As a woman, and a Christian woman, I’m beginning to feel as if the topic of singleness surrounds me on a daily basis and lingers around most corners of discussion. Between my clients and single friends, I consistently see this area of people’s lives being talked about and viewed in multiple ways.
I will be the first to admit that I too am single (and I’m not exactly in the spring chicken category anymore)! I will also be the first to admit that, just like everyone else, sometimes I struggle with this. I was never the one to grow up with the ideal of being married by age 23 and have 2.4 children by age 26, but I have always imagined marriage being a part of my future. I hear sides of encouragement such as: “you’re still young!”, “I’m proud of you for not settling” and “God’s using you for amazing things now, when the time is right the right man will come” to not so encouraging statements like: “maybe you’re too picky”, “well, what is wrong with you?” and “(insert what should be considered having standards), this is why you’re still single”. We live in a culture and society that loves to point out the shortcomings of others, have ideals and expectations of what life “should” look like and what is wrong with us if we don’t meet up to those expectations. I hear so many singles who think something MUST be wrong with them if they aren’t in a relationship, engaged or married yet. Shamefully, I myself have fallen victim to this negative chatter in my head at times and although I’m able to snap out of it, it still seems to pop up.

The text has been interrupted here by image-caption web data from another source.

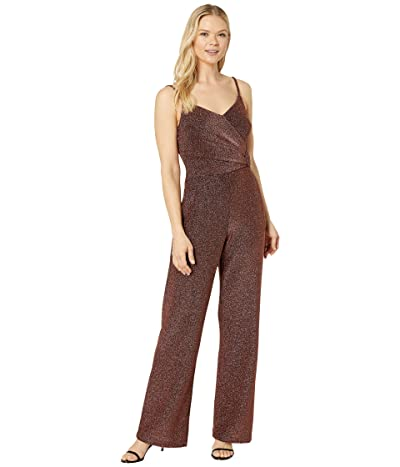 Donna Morgan Metallic Stretch Knit Faux Wrap with Covered Buckled Wide Leg Jumpsuit (Rose Gold/Black) Women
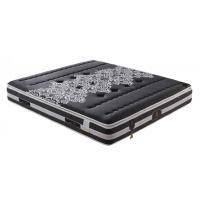 Buy cheap Asian ethnic style , Bamboo fiber mattress , Independent spring pocket mattress from wholesalers
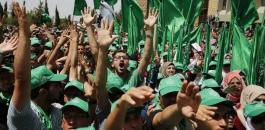 حماس والانتخابات في القدس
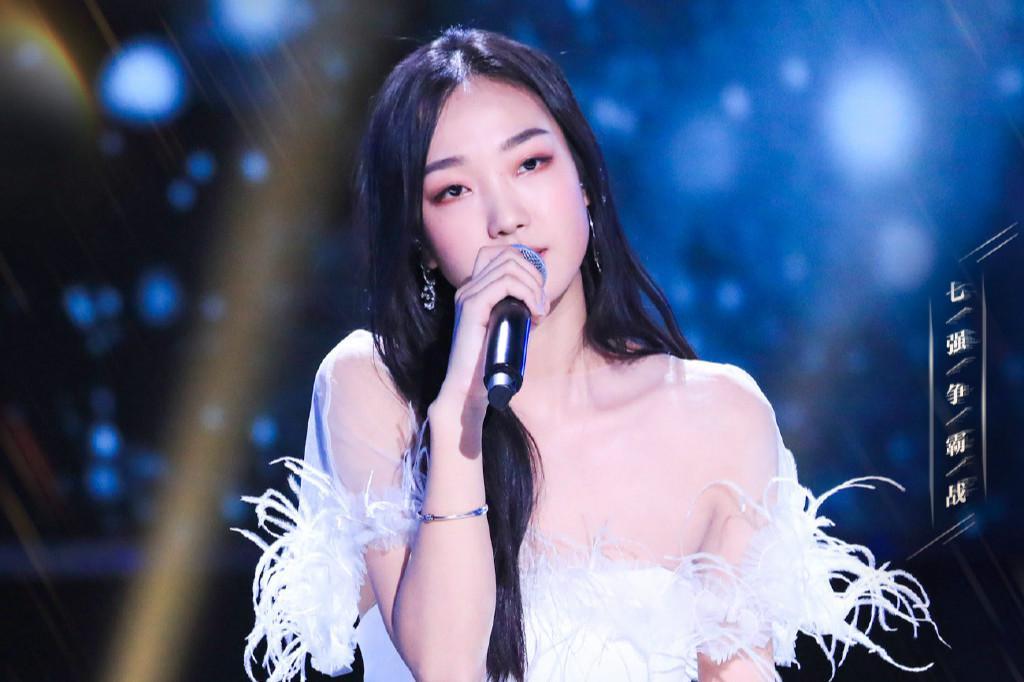 《中国好声音》9进7,苏玮为何出局,潘虹单依纯谁能成为冠军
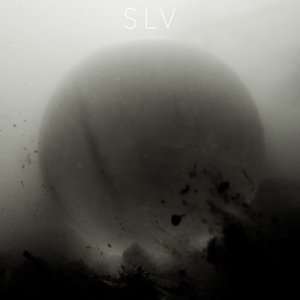 Imagem de 'S L V'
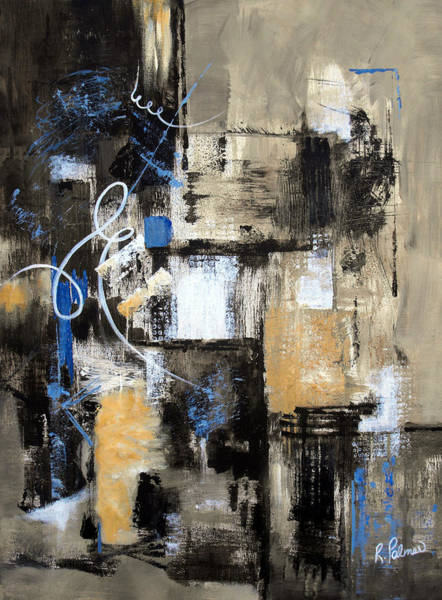 Irregular Painting - Testing The Waters by Ruth Palmer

Maybe you are one who envisioned their life to look a certain way by now and it hasn’t happened, or maybe you’re someone who is watching those around you find their partner and you’re left wondering, “Is there something wrong with me that I can’t find someone?” Well, guess what? I’m here to tell you nothing is wrong with you! You are beautiful/handsome, you are one of a kind, you are intelligent, you are worth loving, you make other people’s lives happier and your worth is not dependent on whether or not someone else recognizes that at this moment.
God’s timing is everything. You don’t need to rush, you don’t need to push or control to make something fit; He knows what He’s doing and there is a reason why you’re in the position you’re in now and not in the relationship you may want. Whether the reason is to learn something about yourself that needs to be nurtured, enjoy life- the people around you and the experiences, or to focus on changing His kingdom, there IS a purpose to your singleness. I can only speak for myself but as I reflect on this season of singleness, despite brief moments of insecurity, I consistently praise God for how much He’s allowing me to experience during this time. I’m reminded on a daily basis that His love flows through me and onto others in a way that is unlike anything else. His will is being done and the peace this provides is unspeakable.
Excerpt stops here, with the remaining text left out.